Permafrost and Homesites
Permafrost: A word that means little to many of us and a lot to some. Back in 1969, my wife and I began to lay the foundation for what was to become our house. This was in a location about 10 miles west of Fairbanks, near the community of Ester.
Although we knew about the dangers of what permafrost could do to dwellings, our building site was located on a south-facing slope situated on what appeared to be a very solid footing of Fairbanks loess, or wind deposited glacial flour (generally referred to in the area as "silt"). As a one-time geologist, this seemed safe enough to me.
Like so many people in Alaska, we were not able to complete the house in only one season, and it was not until two years later that we could afford to have a water well drilled. Imagine our consternation when the driller informed us that, only six feet down, our house was sitting on solid permafrost.
Ordinarily, this would have meant that, within a matter of years, the heat transmitted downward from the house into the soil would have begun to cause settling. This happens when ice-bonded permafrost and often-extensive solid ice lenses lying within it begin to melt. It is a familiar problem to many builders in the far north.
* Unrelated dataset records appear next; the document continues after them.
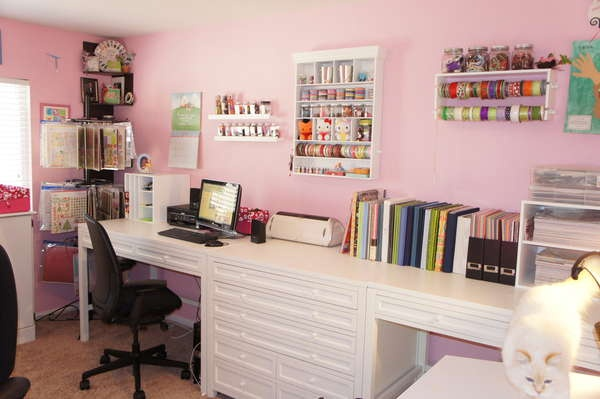 Love the computer area, cricut area and lots of counter space.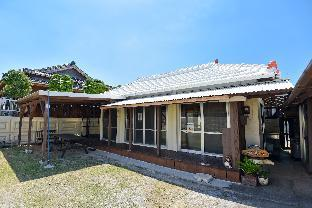 Okinawa traditional house renovated in quiet area!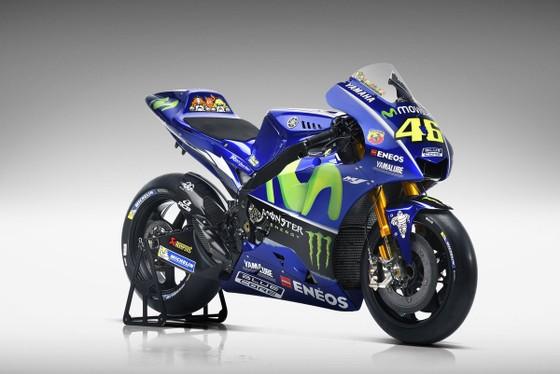 Đua xe mô tô: Yamaha giới thiệu mẫu xe đua mới YZR-M1 ảnh 3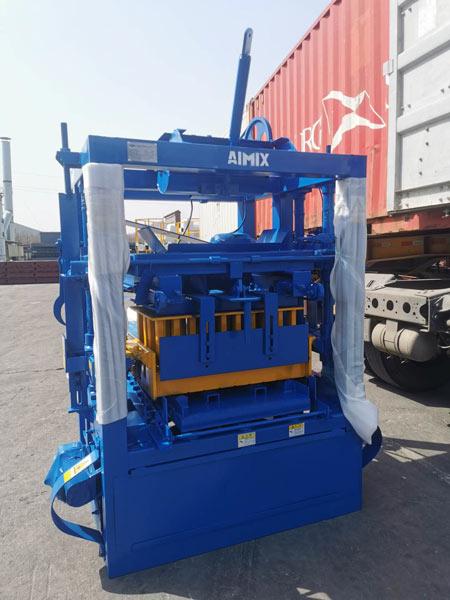 AIMIX cement brick machine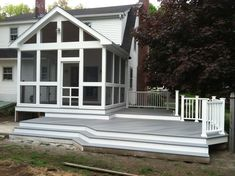 Two toned deck staining use more than one composite for Fiberon decking cost per square foot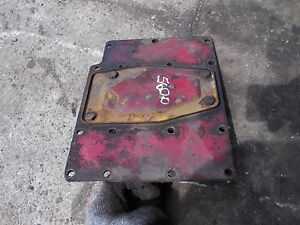 Farmall 560 Ih Tractor Ta Transmission Cover For Over Torque Amplifier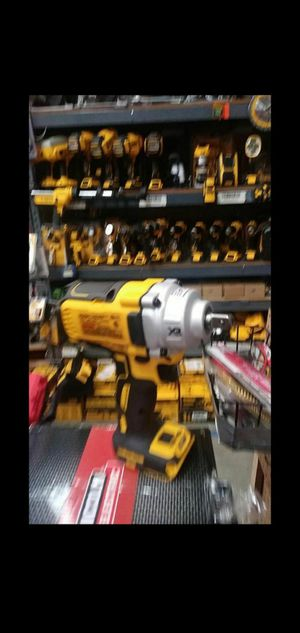 DEWALT 20V MAX XR LITHIUM ION BRUSHLESS CORDLESS 1/2 IN IMPACT WRENCH WITH DETENT PIN ANVIL for Sale in San Bernardino, CA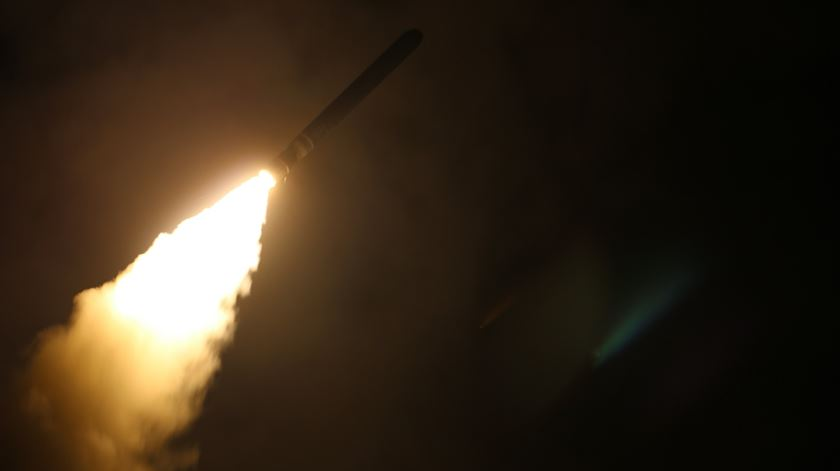 Novos mísseis lançados contra Homs. Foto: Matthew Daniels/EPA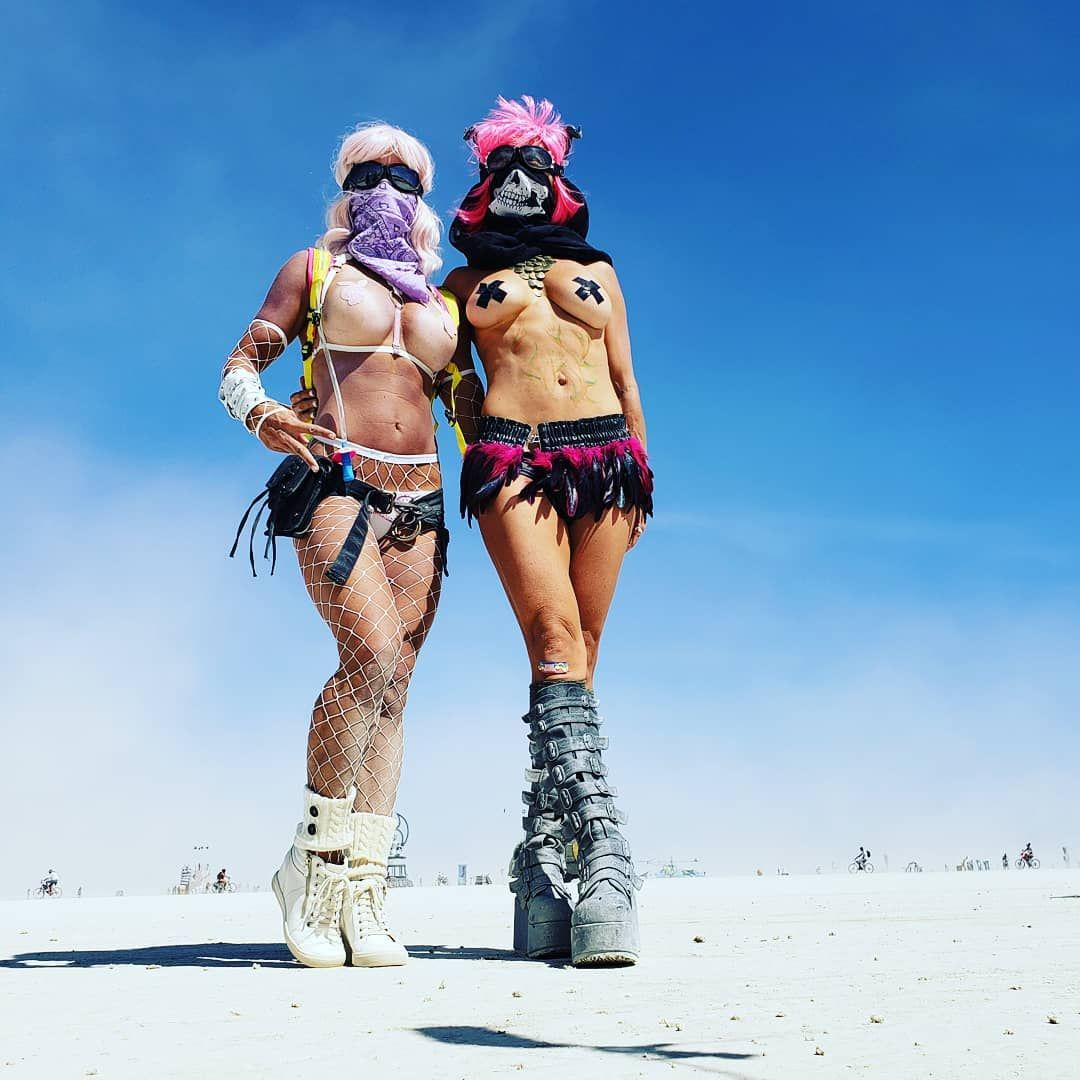What it's like to go to burning man for the first time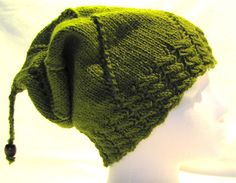 Slouchy('s no Slouch)  Free Ravelry download for knitting pattern.  Love the Bead!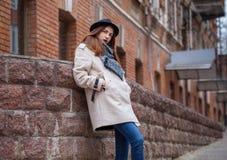 Retrato exterior da forma da senhora romântica 'sexy' do encanto que veste o revestimento ocasional, chapéu negro Estação fria do fotos de stock royalty free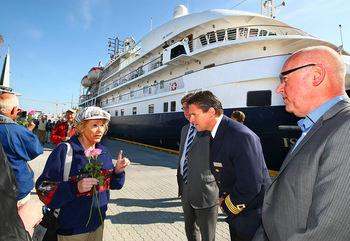 Alle passasjerene fikk roser da de gikk i land på Prostneset der de ble ønsket velkommen av ordfører Arild Hausberg og havnesjef Halvar Pettersen. Foto: Ronald Johansen, iTromsø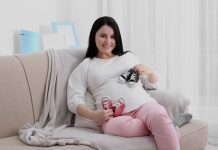 गर्भाशयात जुळी बाळे केव्हा आणि कशी हालचाल करू लागतात?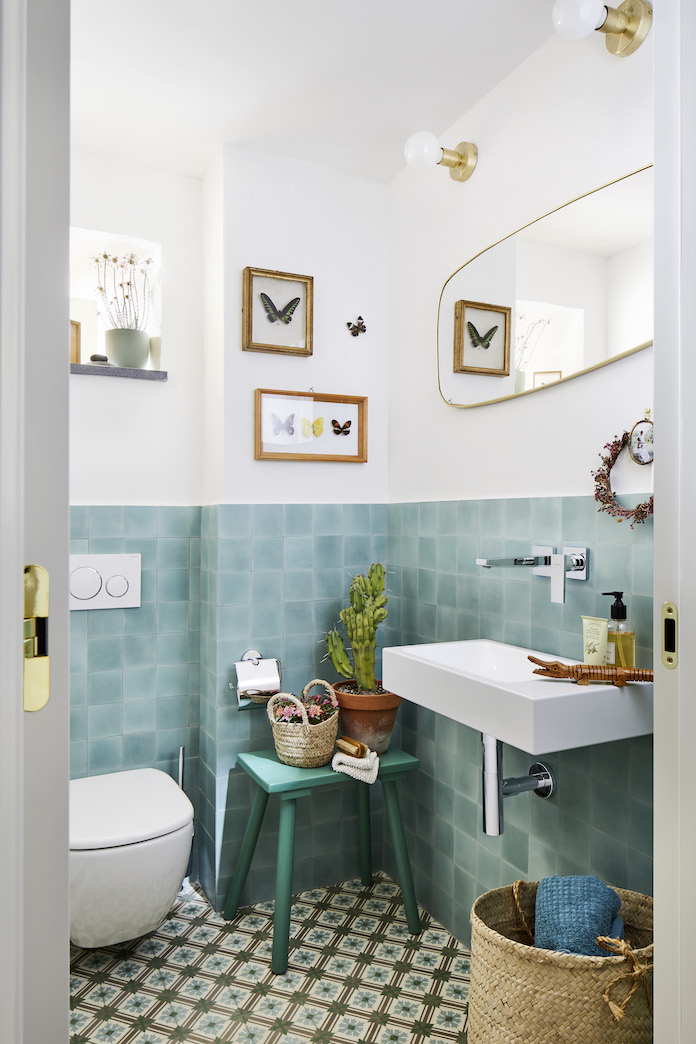 toilettes avec carrelage bleu en soubassement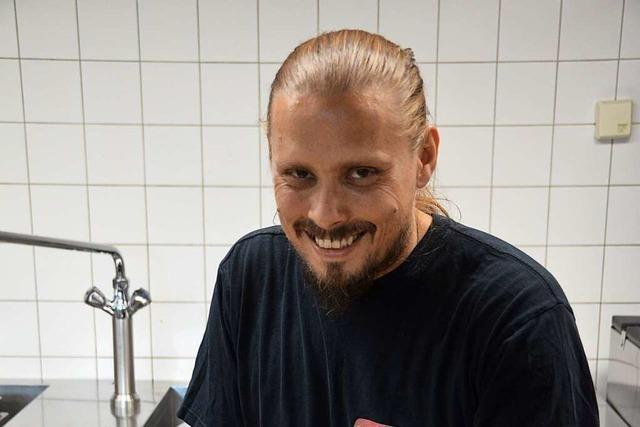 Carsten Seidel verköstigt Künstler und Crew beim Festival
We were lucky. A neighbor's house only 200 yards downhill from us has been undergoing steady deformation for years, because of gradual melting and subsequent downhill flow of the material bordering and underlying it.
As it happened, the loess underlying our house has only a very small moisture content, and any thawing which has occurred has not produced noticeable settling. To other less fortunate residents around the state, foundation material is often found to contain a significant portion of solid ice or ice-rich material, which creates havoc as it melts.
Although we didn't know it when we started our construction, loess is particularly notorious in this respect.
The moral: check you footing before you build.